(Spatial reasoning records)
>>>>>
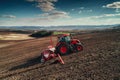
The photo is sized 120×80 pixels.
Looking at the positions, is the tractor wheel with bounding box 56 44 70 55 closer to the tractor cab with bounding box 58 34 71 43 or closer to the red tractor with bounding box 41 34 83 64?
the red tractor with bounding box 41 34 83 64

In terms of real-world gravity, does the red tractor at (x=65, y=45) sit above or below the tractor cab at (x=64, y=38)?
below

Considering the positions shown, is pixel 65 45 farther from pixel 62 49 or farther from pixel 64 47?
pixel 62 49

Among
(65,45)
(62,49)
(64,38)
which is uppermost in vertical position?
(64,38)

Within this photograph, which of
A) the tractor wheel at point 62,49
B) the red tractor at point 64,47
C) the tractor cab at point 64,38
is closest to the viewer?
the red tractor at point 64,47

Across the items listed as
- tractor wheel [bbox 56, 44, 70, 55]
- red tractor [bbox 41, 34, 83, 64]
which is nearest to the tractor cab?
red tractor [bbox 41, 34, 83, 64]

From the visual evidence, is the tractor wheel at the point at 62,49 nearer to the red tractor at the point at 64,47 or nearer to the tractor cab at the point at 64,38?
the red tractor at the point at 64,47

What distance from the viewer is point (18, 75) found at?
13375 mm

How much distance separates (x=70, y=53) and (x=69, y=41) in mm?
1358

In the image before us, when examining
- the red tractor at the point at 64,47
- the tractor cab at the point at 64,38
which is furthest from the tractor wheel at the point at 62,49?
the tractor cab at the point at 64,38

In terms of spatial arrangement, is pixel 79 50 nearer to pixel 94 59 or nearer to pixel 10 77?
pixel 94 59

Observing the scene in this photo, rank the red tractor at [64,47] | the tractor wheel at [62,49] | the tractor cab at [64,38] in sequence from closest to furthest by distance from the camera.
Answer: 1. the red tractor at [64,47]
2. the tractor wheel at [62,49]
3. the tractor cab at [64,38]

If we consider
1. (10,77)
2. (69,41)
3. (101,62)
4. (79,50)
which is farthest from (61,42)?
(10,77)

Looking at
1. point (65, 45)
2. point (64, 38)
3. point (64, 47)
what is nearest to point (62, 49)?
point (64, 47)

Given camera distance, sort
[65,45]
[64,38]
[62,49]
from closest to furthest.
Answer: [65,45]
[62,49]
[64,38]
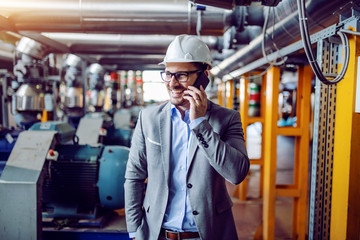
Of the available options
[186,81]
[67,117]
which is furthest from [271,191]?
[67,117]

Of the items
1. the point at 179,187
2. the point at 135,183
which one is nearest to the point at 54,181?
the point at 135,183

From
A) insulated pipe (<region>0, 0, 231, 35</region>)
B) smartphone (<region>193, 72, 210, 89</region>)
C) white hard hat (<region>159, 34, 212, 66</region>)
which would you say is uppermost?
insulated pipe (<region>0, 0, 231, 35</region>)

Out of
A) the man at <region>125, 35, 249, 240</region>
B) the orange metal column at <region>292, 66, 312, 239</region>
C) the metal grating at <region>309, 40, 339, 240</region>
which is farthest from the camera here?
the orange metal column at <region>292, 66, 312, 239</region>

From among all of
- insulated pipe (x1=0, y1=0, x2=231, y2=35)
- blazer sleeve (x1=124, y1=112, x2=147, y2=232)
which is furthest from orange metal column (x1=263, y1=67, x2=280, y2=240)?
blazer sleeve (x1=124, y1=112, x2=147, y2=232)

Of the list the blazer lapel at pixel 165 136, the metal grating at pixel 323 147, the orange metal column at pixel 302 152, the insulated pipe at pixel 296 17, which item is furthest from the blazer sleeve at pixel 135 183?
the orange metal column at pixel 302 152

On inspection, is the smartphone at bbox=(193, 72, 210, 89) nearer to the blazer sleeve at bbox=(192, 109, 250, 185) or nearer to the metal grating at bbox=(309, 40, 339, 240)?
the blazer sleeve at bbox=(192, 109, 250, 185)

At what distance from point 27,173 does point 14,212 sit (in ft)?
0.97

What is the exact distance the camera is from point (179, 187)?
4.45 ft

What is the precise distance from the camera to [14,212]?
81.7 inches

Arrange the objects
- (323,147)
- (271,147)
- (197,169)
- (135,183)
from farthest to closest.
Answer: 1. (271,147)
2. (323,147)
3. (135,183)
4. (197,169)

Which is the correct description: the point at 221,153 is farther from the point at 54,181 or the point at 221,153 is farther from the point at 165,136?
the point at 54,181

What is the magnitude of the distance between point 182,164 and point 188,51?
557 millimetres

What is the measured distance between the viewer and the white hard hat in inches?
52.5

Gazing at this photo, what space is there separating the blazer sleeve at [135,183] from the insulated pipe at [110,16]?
<<<<<
What is expected → Reproduce, exactly and with nothing added, the lines from the one that includes "On inspection, is" through the last line of the material.

Result of the task →
On inspection, is the smartphone at bbox=(193, 72, 210, 89) nearer to the blazer sleeve at bbox=(192, 109, 250, 185) or nearer to the metal grating at bbox=(309, 40, 339, 240)?
the blazer sleeve at bbox=(192, 109, 250, 185)

At what distance from point 27,173 does point 14,212 sit (in ft)?
0.97

What is the exact distance the camera is from point (179, 187)?
4.45 ft

What is the precise distance from the camera to [14,212]?
81.7 inches

Arrange the objects
- (323,147)
- (271,147)
- (197,169)
- (135,183)
from farthest to closest.
Answer: 1. (271,147)
2. (323,147)
3. (135,183)
4. (197,169)

Which is the correct description: the point at 221,153 is farther from the point at 54,181 or the point at 221,153 is farther from the point at 165,136?
the point at 54,181

What is the magnitude of the distance between point 182,164 and point 188,51?
557 millimetres

What is the measured distance between the viewer and the white hard hat in inches?
52.5

Gazing at this photo, what space is there separating the blazer sleeve at [135,183] from the insulated pipe at [110,16]?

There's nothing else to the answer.